132 villages giving birth to only boys for 3 months straight is probably a 0.001% chance of happening naturally

1,000 births (a random guess) with 50% chance of girl, never happening once?

yikes

> 1,000 births (a random guess)

You don't have to guess, it's right there in the first sentence of the article. There have been 216 births, so about 1.6 per village, which makes having zero female birth statistically normal in each village individually, but possibly not over the whole area if these villages are all in the same area.

no girl in 216 birth is a probability of 1/(2^216) : it's either cherry picking or criminal. The article is ambiguous on the way the villages were identified ("a red zone" ???).
I know that was probably a random percentage, but for a different perspective a 0.001% chance of an airline crash would still result in an accident each day just because of the sheer amount of air traffic, and that's just for one of the world's more "exotic" modes of transport. In a world of 7 billion people things that should happen extremely rarely still happen every day/month/year only because the dice get rolled so often
1/2^216 is 9e-66, so it's closer to 0.000000000000000000000000000000000000000000000000000000000000009%
I think that 9e-66 is rather irrelevant.

If I flipped 216 coins, the exact sequence that I get back also has a probability of 9e-66.

If I flipped 532 coins, the probability that I get any specific subset that share the same side is the sum of all probability that gives that result.

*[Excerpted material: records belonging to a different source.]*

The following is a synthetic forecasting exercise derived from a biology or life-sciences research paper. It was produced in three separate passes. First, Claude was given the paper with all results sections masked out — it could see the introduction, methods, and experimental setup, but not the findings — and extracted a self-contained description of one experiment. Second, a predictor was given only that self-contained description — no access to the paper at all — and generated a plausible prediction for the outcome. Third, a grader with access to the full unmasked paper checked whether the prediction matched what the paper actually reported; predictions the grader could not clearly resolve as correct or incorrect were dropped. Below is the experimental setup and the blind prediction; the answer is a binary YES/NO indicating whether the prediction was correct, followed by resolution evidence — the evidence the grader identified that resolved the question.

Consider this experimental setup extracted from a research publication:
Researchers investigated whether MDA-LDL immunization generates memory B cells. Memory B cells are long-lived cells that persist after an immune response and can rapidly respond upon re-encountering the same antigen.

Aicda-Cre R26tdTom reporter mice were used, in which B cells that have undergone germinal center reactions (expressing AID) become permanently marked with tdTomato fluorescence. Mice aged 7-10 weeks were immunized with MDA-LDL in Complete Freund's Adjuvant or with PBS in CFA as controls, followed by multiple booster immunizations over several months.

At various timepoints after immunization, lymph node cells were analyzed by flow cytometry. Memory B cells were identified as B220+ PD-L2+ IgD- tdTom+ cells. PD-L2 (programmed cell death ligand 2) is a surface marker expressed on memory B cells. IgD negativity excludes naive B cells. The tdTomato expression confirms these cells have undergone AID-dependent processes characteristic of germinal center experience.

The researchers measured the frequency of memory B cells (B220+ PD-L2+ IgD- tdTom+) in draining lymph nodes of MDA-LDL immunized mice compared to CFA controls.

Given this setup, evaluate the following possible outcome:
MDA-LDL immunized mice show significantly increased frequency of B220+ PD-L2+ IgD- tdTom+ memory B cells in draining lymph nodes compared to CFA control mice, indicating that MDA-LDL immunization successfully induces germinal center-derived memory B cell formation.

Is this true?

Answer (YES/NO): YES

What we know is that 132 out 694 villages, with the average number of born children for 3 months being 1.6, had zero girls. The other 562 villages with unknown average of children had girls. As such we can conclude that the probability must be the sum of all sequences of births that results in 132 out of 694 villages having exactly no girls born under the period of 3 months.

The probability of the 132 villages is thus undefined as we simply do not have enough data on the spectrum of sequences. Based on the global census of 943 females per 1,000 males we can suspect a bias and create a ball park guess, but there is simply not enough to say an exact number like 9e-66.